J'ai demandé à l'art contemporain en personne de me donner la justification de son existence

Il y a quelque temps, j'ai fait un blogpost sur le fait que je ne pigeais rien à l'art. Pour je ne sais quelle raison, beaucoup de gens sont tombés dessus bien plus tard. Après avoir lu quelques centaines de commentaires ultra chiants qui me donnaient tous tort, je me suis dit que j'allais donner une autre chance à l'art. Cette fois-ci, j'ai sollicité l'aide de quelqu'un qui prétend connaître le sujet.

Ce fringuant jeune homme sur la photo au-dessus n'est autre que notre ami Alex : un étudiant du Courtauld Institute of Art. Ensemble, on est allé au « First Thursdays », c'est-à-dire la nuit où, une fois par mois, les galeries de East London restent ouvertes jusqu'à tard pour montrer leurs nouvelles collections.
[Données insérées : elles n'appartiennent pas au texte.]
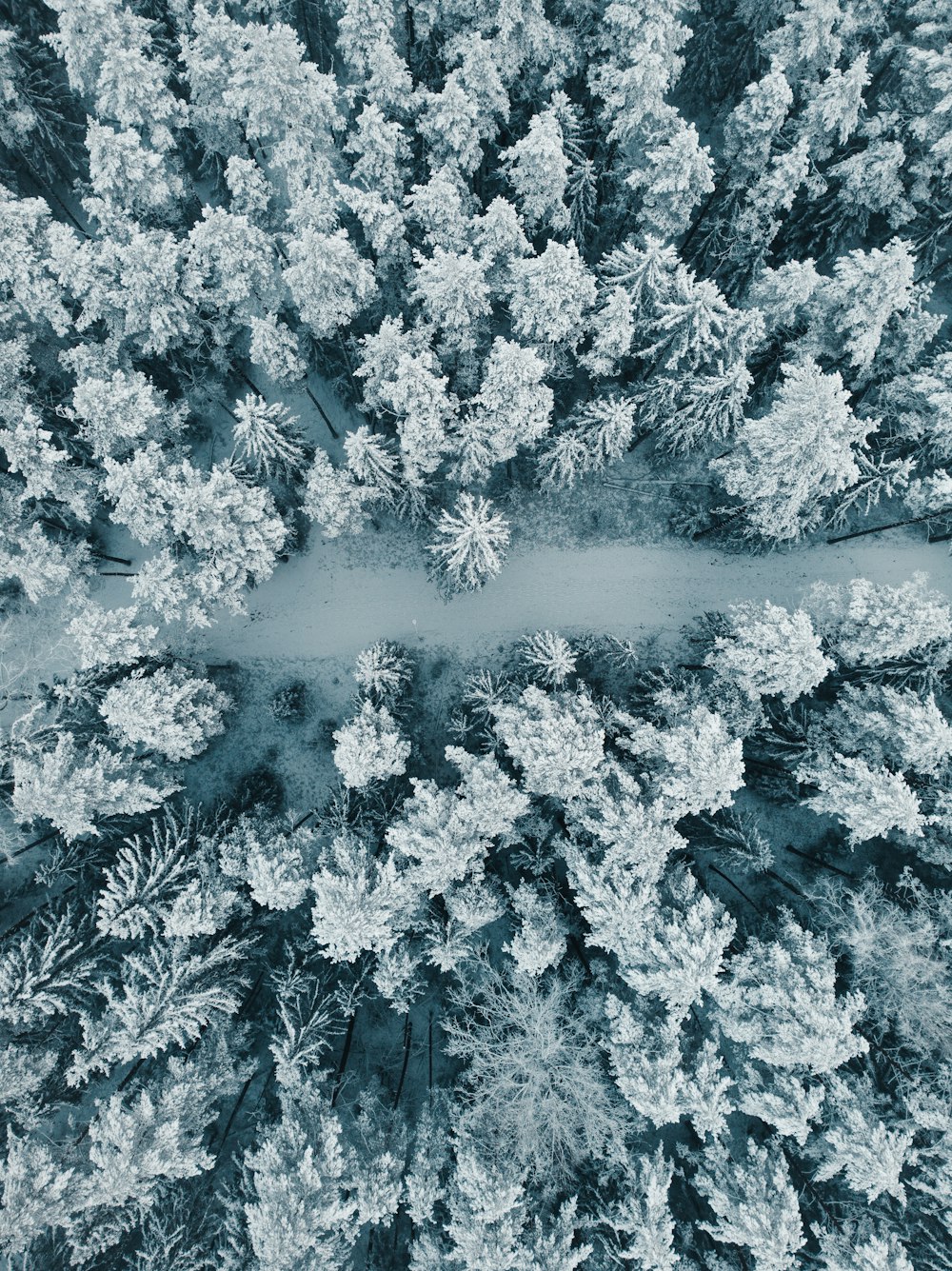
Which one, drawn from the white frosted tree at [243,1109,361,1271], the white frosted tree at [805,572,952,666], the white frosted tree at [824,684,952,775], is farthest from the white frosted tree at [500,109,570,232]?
the white frosted tree at [243,1109,361,1271]

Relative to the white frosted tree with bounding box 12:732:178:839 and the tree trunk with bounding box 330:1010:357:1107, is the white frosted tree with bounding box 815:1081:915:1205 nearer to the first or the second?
the tree trunk with bounding box 330:1010:357:1107

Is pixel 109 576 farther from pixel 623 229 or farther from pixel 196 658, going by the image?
pixel 623 229

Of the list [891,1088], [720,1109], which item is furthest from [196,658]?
[891,1088]

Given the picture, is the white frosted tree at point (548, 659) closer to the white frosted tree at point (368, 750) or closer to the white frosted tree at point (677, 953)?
the white frosted tree at point (368, 750)

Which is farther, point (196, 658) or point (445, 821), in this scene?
point (196, 658)

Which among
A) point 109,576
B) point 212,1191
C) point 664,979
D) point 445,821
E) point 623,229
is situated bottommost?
point 212,1191

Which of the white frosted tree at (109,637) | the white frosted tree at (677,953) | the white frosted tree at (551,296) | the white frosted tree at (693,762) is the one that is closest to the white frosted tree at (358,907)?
the white frosted tree at (677,953)

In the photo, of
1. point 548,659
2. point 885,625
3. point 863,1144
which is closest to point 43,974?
point 548,659
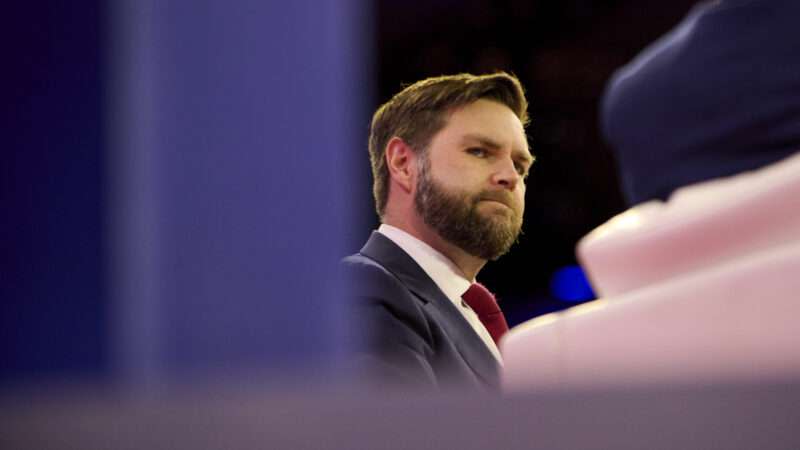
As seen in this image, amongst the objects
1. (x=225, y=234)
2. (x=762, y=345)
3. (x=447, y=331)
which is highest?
(x=225, y=234)

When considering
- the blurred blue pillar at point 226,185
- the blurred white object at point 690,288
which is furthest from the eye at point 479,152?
the blurred blue pillar at point 226,185

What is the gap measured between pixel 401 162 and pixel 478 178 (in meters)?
0.15

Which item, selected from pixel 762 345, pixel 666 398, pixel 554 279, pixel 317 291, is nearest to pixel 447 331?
pixel 762 345

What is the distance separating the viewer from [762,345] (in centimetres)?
71

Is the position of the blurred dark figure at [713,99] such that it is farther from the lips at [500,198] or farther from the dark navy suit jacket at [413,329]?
the lips at [500,198]

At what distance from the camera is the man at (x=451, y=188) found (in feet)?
4.40

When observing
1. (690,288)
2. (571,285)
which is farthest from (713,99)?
(571,285)

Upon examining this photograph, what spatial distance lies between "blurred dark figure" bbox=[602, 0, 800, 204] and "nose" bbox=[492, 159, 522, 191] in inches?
22.7

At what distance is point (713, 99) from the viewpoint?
0.78m

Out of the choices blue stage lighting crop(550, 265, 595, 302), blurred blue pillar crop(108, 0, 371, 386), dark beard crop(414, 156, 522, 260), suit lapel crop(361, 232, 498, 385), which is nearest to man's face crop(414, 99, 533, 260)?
dark beard crop(414, 156, 522, 260)

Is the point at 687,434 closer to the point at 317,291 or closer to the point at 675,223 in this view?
the point at 317,291

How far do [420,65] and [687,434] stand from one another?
387 centimetres

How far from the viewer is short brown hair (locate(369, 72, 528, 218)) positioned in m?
1.46

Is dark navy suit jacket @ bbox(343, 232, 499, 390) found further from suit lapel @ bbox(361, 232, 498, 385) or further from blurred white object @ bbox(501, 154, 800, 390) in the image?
blurred white object @ bbox(501, 154, 800, 390)
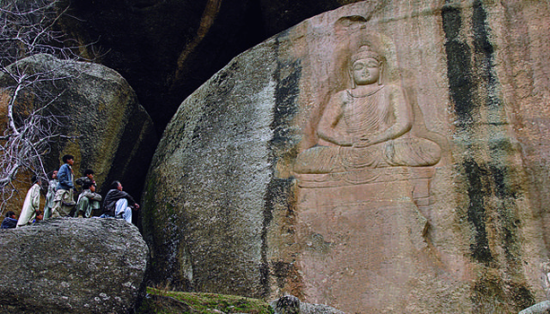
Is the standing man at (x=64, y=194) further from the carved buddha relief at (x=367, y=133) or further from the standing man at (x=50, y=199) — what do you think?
the carved buddha relief at (x=367, y=133)

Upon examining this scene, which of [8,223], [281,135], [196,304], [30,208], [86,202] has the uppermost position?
[281,135]

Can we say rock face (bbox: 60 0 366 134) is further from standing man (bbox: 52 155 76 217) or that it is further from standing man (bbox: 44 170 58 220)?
standing man (bbox: 52 155 76 217)

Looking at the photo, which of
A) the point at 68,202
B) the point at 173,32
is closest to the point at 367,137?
the point at 68,202

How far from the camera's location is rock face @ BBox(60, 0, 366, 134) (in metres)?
9.81

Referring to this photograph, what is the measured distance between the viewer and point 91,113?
8914 mm

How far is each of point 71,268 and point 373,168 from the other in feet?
11.8

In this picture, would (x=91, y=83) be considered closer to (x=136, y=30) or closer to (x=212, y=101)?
(x=136, y=30)

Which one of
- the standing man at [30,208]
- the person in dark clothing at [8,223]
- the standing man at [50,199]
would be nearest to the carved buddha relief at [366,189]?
the standing man at [50,199]

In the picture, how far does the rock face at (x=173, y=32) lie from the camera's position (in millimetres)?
9812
J'ai enregistré tous ses commentaires abscons et imbuvables à propos des œuvres exposées et j'y ai répondu par la suite. On ne pourra pas dire que je n'ai pas, de toutes mes forces, essayé de piger l'art.

Je ne sais pas comment cette « œuvre » s'appelle, il n'y avait aucun écriteau.

Alex : « C'est bientôt le Jubilé de la Reine. L'idée de monarchie est remise au goût du jour comme une manière de réorienter le sentiment national. C'est aussi une façon de mettre en lumière les défauts de la Grande-Bretagne, en ce sens qu'elle couronne les idoles et crée un culte des saints. C'est assez opportun. En revanche, les célébrités de type Nicki Minaj n'ont pas la même résonance que les vraies icônes masculines des années 1960. Les gens reviennent aux 60s car les icônes de cette époque dégageaient beaucoup de virilité ; James Dean, Elvis ou Hunter S. Thompson avait tous un fort pouvoir d'attraction sexuelle.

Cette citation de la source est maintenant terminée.